I don’t want to spoil much more than this for this movie, but I will say that the family dynamics are not as well explored as they could be; we never do (well, at least I never did) get over the feeling that Charlotte’s a brat, even though she’s the lead character. Certainly people die, and Sting’s revealed to Charlotte (and the rest) as the villain—but at one point, Charlotte says to Ethan, “This is all my fault”—and he reassures her that it’s not. But I say, actually, it is. So I never felt good about Charlotte being the putative hero. Anyway, you can guess—both Lynne (the Beautiful and Talented) and I guessed pretty much all of it—what’s gonna happen.

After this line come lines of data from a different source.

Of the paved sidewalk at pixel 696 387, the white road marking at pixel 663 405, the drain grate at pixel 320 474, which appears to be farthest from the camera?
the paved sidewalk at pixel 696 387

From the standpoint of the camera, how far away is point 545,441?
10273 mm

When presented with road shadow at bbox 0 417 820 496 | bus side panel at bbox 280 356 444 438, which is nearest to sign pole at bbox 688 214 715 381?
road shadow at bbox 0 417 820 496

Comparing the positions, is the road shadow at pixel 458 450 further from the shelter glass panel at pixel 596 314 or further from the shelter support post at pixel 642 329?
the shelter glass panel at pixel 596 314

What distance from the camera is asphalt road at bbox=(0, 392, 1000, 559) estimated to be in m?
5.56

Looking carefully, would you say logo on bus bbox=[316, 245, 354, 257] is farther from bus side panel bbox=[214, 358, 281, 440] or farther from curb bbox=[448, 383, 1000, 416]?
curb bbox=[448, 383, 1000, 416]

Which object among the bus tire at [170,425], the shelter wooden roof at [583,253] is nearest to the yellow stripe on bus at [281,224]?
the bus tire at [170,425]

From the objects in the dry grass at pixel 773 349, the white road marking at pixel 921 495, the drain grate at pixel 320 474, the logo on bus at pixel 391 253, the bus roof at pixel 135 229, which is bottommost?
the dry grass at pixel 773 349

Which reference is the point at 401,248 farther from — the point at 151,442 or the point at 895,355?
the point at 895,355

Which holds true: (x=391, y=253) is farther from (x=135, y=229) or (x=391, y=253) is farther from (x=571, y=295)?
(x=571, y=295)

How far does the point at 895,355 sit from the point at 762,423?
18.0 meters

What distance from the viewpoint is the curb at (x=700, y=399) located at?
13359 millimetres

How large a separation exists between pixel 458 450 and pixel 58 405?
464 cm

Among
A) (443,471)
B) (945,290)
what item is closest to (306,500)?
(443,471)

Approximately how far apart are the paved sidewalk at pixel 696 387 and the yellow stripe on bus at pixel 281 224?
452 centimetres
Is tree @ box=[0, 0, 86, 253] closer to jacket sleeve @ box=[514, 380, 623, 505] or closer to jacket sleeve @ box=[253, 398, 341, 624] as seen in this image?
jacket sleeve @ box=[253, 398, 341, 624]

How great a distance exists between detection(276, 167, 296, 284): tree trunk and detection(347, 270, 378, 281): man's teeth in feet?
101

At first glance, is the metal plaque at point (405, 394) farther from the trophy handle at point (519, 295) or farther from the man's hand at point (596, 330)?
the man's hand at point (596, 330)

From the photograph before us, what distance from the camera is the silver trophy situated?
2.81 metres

The thing (besides the fact that they’re both pretty good scary movies) we liked best about both films is that they both used practical effects! Infested used real spiders (not all the spiders were CGI) where possible; and Sting used spider puppets with the control rods “painted out” in post-production. The practical effects in Sting were done by New Zealand’s Wētā Workshop, and Wētā’s Richard Taylor. Although I have reservations about some of the character writing in Sting, I overall recommend both films to anyone who likes these kinds of phobic scare films.

I’d be chuffed if you’d comment on this column. Comment here or on Facebook, or even by email (stevefah at hotmail dot com). All comments, polite ones, are welcome! My opinion is, as always, my own, and doesn’t necessarily reflect the views of Amazing Stories or its owner, editor, publisher or other columnists. See you next time!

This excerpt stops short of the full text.